Business

The iconic 89-year-old South African brand changing in front of everyone’s eyes

Tiger Brands is overhauling and repositioning the iconic skincare brand Ingram’s, with the company looking to broaden the brand’s appeal outside of medicinal skincare products. 

This is being driven by a need to diversify its revenue streams, boost profitability, and increasingly compete against international brands. 

Global brands such as L’Oreal, through CeraVe, Beiersdorf, through Eucerin, and others have been growing strongly in the segment of the market dominated by Ingram’s. 

While Ingram’s remains the dominant player in the camphor cream market to treat dry skin, it has failed to tap into other segments. 

The changes to the brand under Tiger Brands CEO Tjaart Kruger to tap into new market segments are some of the most significant since Ingram’s establishment in 1937. 

Ingram’s was first founded as a pharmacy on the corner of a street in Hillbrow by Fred Ingram to supply medicine to a growing Johannesburg. 

Skincare was not part of the fold until a famous pharmacist, Len Tannenbaum, found a young German immigrant chemist searching for work in the city. 

Tannenbaum challenged this chemist, Hans Rose, to find a treatment for dry, chapped hands in exchange for a job at Ingram’s Pharmacy. 

Rose returned a day later with a pot of cooling, moisturising cream formulated with camphor, according to Tiger Brands’ recollection of events. 

This cream, vital for moisturising skin during the extremely dry Highveld winters, was only sold at Ingram’s, and it quickly took on the pharmacy’s name. 

After Rose left South Africa, he gifted the recipe to the Tannenbaum family, who had taken over Ingram’s and were in the process of creating a pharmaceutical giant. 

The growing retail, wholesale and manufacturing business of Ingram’s Pharmacy would become Adcock Ingram in time. 

This entity manufactured Ingram’s camphor cream and was the first pharmaceutical company to list on the JSE in 1950. 

Tiger Brands only came knocking in the 1990s, and it snapped up Adcock Ingram as industrial giants emerged under the apartheid government’s strict rules on foreign investment. 

In the late 2000s, Tiger Brands unbundled Adcock Ingram, but kept ownership of Ingram’s cream. The two would fight a legal battle in 2011 over the cream’s branding. 

Tiger Brands ultimately kept control of the signature green-and-white brand and trade name, with the court’s ruling preventing Adcock Ingram from launching a look-alike competitor. 

Overhauling an 89-year-old brand 

Tiger Brands CEO Tjaart Kruger

Tiger Brands is undergoing significant changes as part of Kruger’s turnaround of the company after severe strategic missteps over the past decade. 

Kruger has sought to simplify and streamline the business, leveraging its scale to drive efficiency by disposing of several non-core businesses. 

The CEO has also changed Tiger Brands’ management structure and renewed its focus on its so-called “power brands”, which refer to its dominant brands in key market segments. 

Ingram’s has been elevated to one of these brands, with it occupying a strong position in the skincare market. 

While it is not within Tiger Brands’ traditional area of dominance in food production, its personal care segment is immensely profitable due to its higher margins. 

The company has also invested heavily in this segment, with it including brands such as Peaceful Sleep and Doom alongside Ingram’s. 

However, while Ingram’s is a strong player in the skincare market, it has been relatively limited to treating dry skin and has not been seen as having broad use cases.

Kruger aims to change this by repositioning it as a broader brand, with the ultimate goal to shift consumer perception of Ingram’s to “represent moisture”.

In practical terms, this means expanding Ingram’s into adjacent product categories through new, related products to grow volume. 

To grow into these adjacent segments, Tiger Brands wants to leverage Ingram’s market-leading name to get customers to buy its general-use body lotions. 

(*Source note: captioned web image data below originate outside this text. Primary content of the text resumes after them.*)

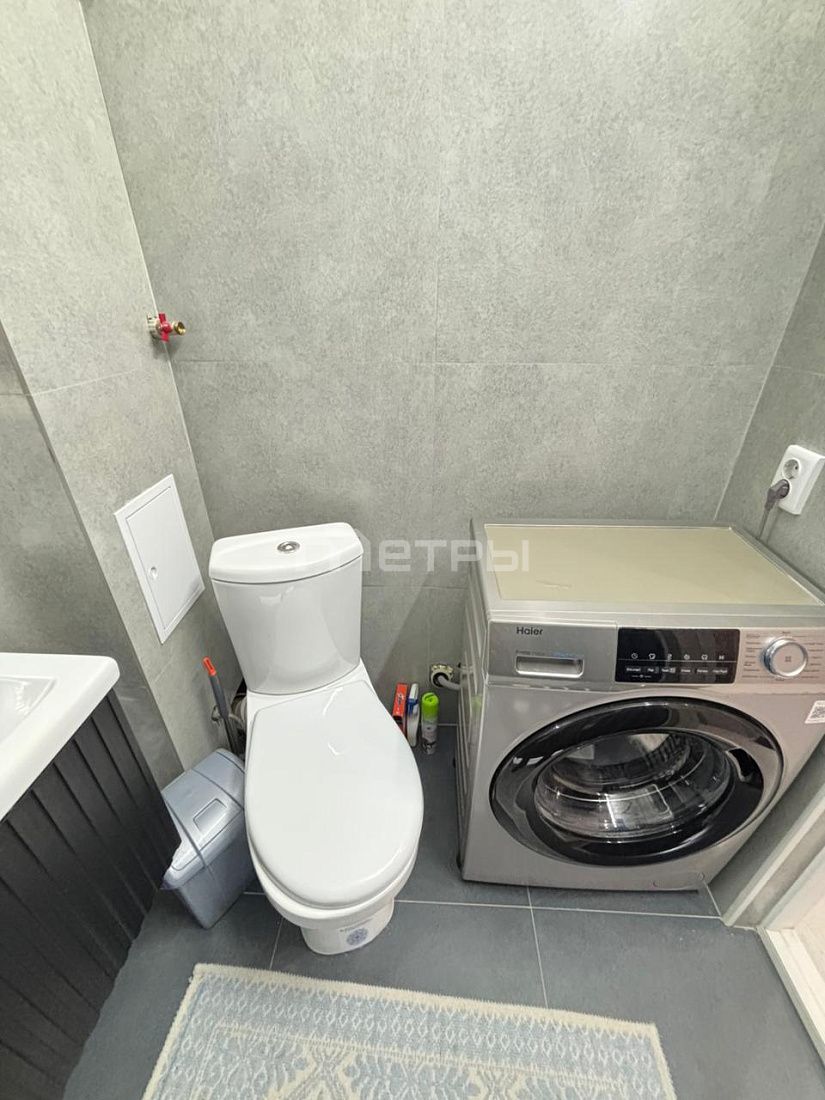 1ка в ЖК Dream town 36*m2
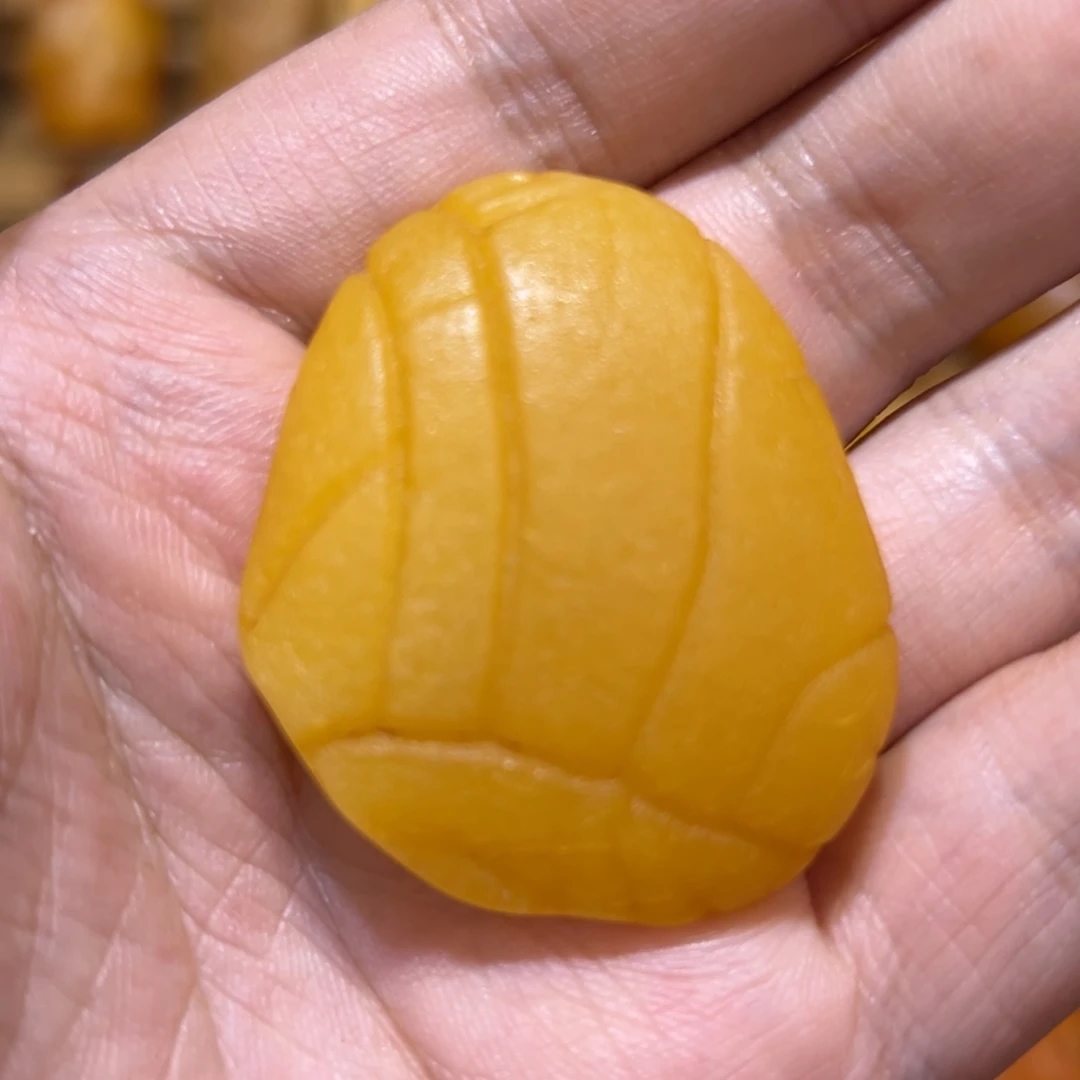 定制琥珀未镶嵌琥珀蜜蜡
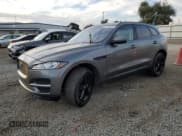 ✅ 2017 Jaguar F-Pace 35t Premium • VIN: SADCJ2BV3HA070780 • Lot: 92348935. Wystawiony na Copart z przebiegiem 126 771 mil. Bezpłatny archiwum sprzedaży aukcyjnych z USA i szczegółowy raport historii pojazdu na DreamBid. Zdjęcie 1.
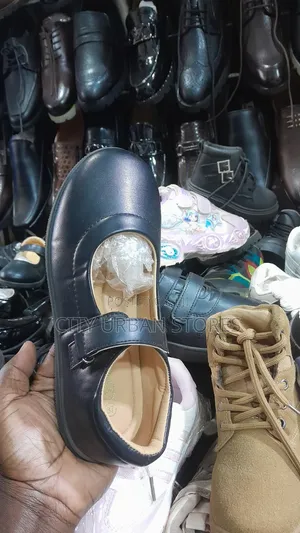Crab Girls Shoes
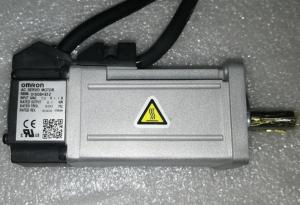 China Industrial Servo Motor R88M-G10030H-S2-Z OMRON Scalable motion control: CPUs from 2 up to 256 axes on sale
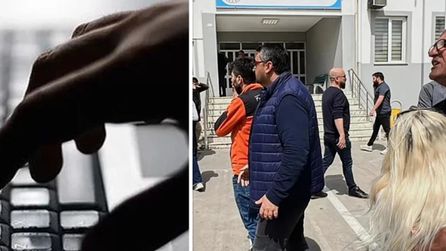 Kahramanmaraş ve Şanlıurfa'da Tehdit İçerikli Paylaşımlar Üzerine Gözaltı Kararı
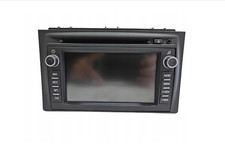 SAAB 9-3 II NAVIGATION RADIO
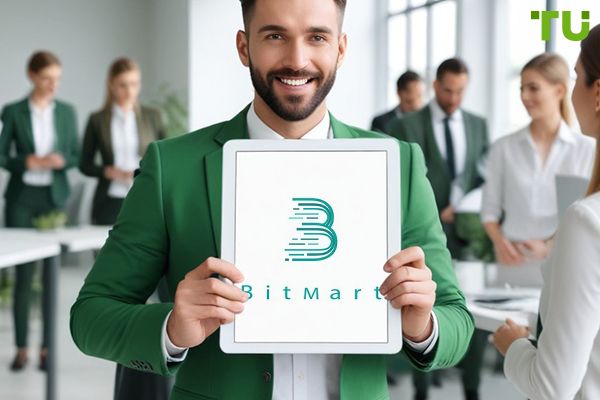 BitMart apoya la migración de token RNDR a RENDER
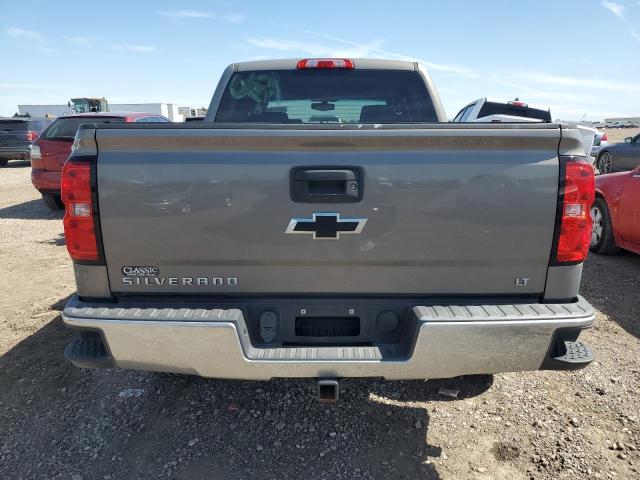 Photo 6 from auction – 2017 CHEVROLET SILVERADO with VIN 3GCPCREC2HG186421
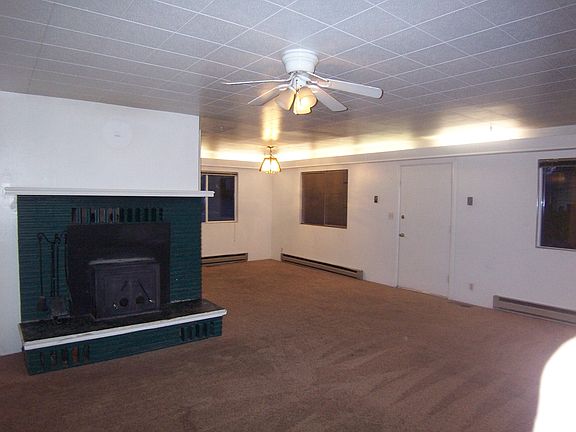 Living Room to Dining Room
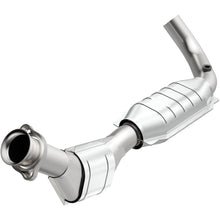 Load image into Gallery viewer, MagnaFlow Exhaust Products 93428 HM Grade Direct-Fit Catalytic Converter for Select Ford F-150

So far, the company said these new products have been well-received by consumers, with the repositioning of Ingram’s only occurring in the past six months. 

In effect, Tiger Brands wants Ingram’s to compete directly with the likes of Nivea, Vaseline, and other mass-market skincare brands. 

Simultaneously, it is looking to maintain Ingram’s position as a dominant medicinal skincare brand that was originally distributed through hospitals. 

This may prove a tricky balancing act, but it is likely to generate significant profits for the group if it can pull it off, with personal care offering significantly higher margins than food production.